Title: Beginnings again
Fandom: West Wing
Pairing: None (maybe Sam/Toby if you squint)
Rating: PG
Genre: Drama/Gen
Length: Ficlet - 1,600 words
Disclaimer: The West Wing is sadly not mine. Even more sadly, neither is Sam
Summary:The beginning, the ending, and the beginning again of the dynamic duo of speechwriting.
AN: Is canon through the entire run, but for one change in 7.19. So spoilers throughout obviously. And this is dedicated to
raedbard who wanted Sam/Toby. This doesn't *really* count, but it made me happy. :-)
Beginnings
“Ginger!” Toby yelled. “I need a copy of the Bill of Rights, yesterday’s polling figures, a better word for force, and a gallon of coffee.”
“The Bill of Rights?”
“If no one in this Presidential Campaign headquarters has a copy, I would, perhaps, settle for the text of the sixth amendment. And also a weapon of some kind.”
“I can’t help with the coffee or the numbers,” a voice broke in, “but force could be power, strength, might or maybe vigor?”
Toby observed the invasion of his dark office in mystification. Standing haloed in the over-bright glow of the outer offices was a man who looked barely beyond adolescence.
“Assuming that you mean the noun and not the verb,” the invader clarified hastily. “In which case - compel? Also, the sixth amendment states that - In all criminal prosecutions, the accused shall enjoy the right to a speedy and public trial, by an impartial jury of the State and district wherein the crime shall have been committed, which district shall have been previously ascertained by law, and to be informed of the nature and cause of the accusation; to be confronted with the witnesses against him; to have compulsory process for obtaining witnesses in his favor, and to have the Assistance of Counsel for his defence.” The boy-man had not taken a breath during the recitation.
Toby blinked at him, and turned back towards the door. “Ginger?” Toby called again. “Where did you buy me the talking dictionary?”
The twenty-something year old grinned. “The dictionary doesn’t have the Bill of Rights in it. Although it really should.”
“Sorry, a talking constitution” Toby amended sarcastically. “ Please, for your own safety, don’t tell me that the constitution doesn’t define words.
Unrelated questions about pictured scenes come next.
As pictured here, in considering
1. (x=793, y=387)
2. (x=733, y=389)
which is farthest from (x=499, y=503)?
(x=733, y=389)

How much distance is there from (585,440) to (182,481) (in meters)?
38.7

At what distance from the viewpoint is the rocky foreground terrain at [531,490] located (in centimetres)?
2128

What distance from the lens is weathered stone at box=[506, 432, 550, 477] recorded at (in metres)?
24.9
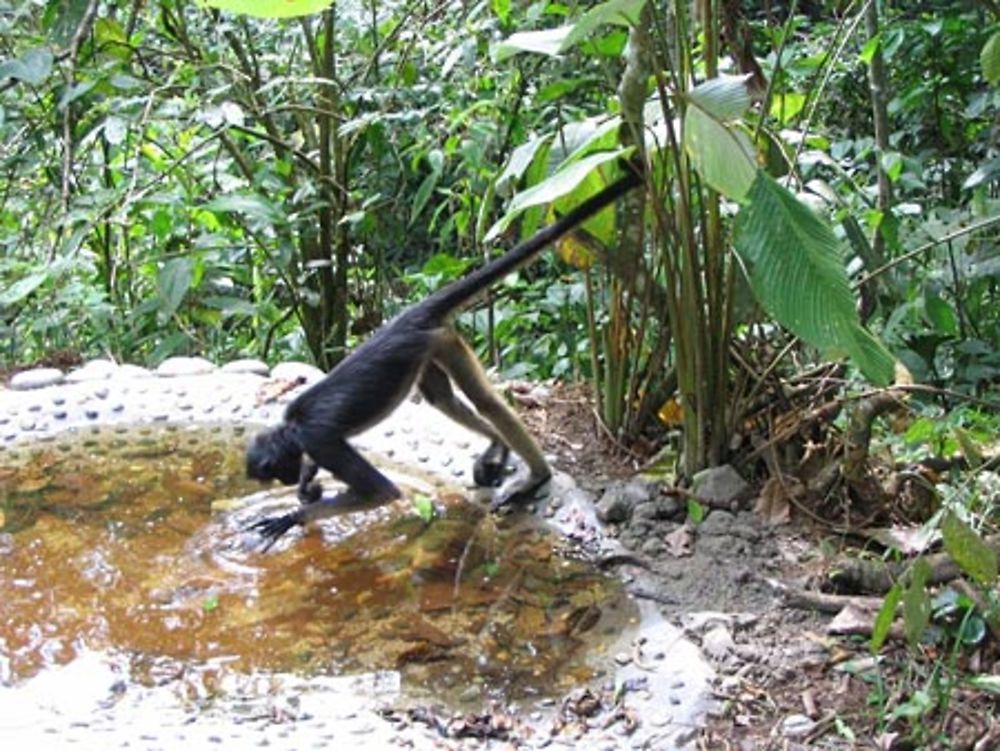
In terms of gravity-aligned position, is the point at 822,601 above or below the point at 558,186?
below

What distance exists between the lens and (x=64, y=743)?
3375mm

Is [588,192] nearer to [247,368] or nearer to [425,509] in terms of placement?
[425,509]

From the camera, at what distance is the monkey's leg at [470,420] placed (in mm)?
5598

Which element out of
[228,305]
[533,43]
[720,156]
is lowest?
[228,305]

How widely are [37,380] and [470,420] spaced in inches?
106

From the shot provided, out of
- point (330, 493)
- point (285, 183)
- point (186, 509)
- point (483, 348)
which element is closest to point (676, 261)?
point (330, 493)

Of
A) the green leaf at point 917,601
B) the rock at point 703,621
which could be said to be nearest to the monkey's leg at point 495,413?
the rock at point 703,621

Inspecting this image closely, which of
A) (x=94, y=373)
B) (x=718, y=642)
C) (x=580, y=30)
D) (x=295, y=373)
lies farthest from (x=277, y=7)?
(x=94, y=373)

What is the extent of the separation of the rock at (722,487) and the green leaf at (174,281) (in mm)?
2832

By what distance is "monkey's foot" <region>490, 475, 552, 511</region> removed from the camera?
5.32m

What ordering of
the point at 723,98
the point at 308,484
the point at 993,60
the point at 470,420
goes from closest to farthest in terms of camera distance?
the point at 723,98 < the point at 993,60 < the point at 308,484 < the point at 470,420

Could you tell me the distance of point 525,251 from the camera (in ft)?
16.1

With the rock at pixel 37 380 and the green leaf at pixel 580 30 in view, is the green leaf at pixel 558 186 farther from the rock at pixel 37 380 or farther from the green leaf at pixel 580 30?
the rock at pixel 37 380

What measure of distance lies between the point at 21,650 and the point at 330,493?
1.90 metres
Or that it should.”
“I’m a lawyer, I need to know the sixth amendment,” he said.
“Legal’s down there.” Toby waved his hand dismissively, and looked back at the page, yelling again, “Ginger? Cancel requests one and three!”
She poked her head through the doorway. “Figures and coffee?”
“Yes, because when I said one and three, clearly I meant two and four. Bring me the coffee first, then the California numbers.”
“California? Those ones I know. You’re up.” the talking dictionary told him, evidently not dissuaded by Toby ignoring him. “Thirty-six percent.”
“Now you’re CNN too?”
“I’m a writer. And also Californian.”
He looked Californian too. Swept back dark hair and the kind of healthy tan that made Toby’s pallor even more pronounced. But that wasn’t the relevant issue. “You’re a what?”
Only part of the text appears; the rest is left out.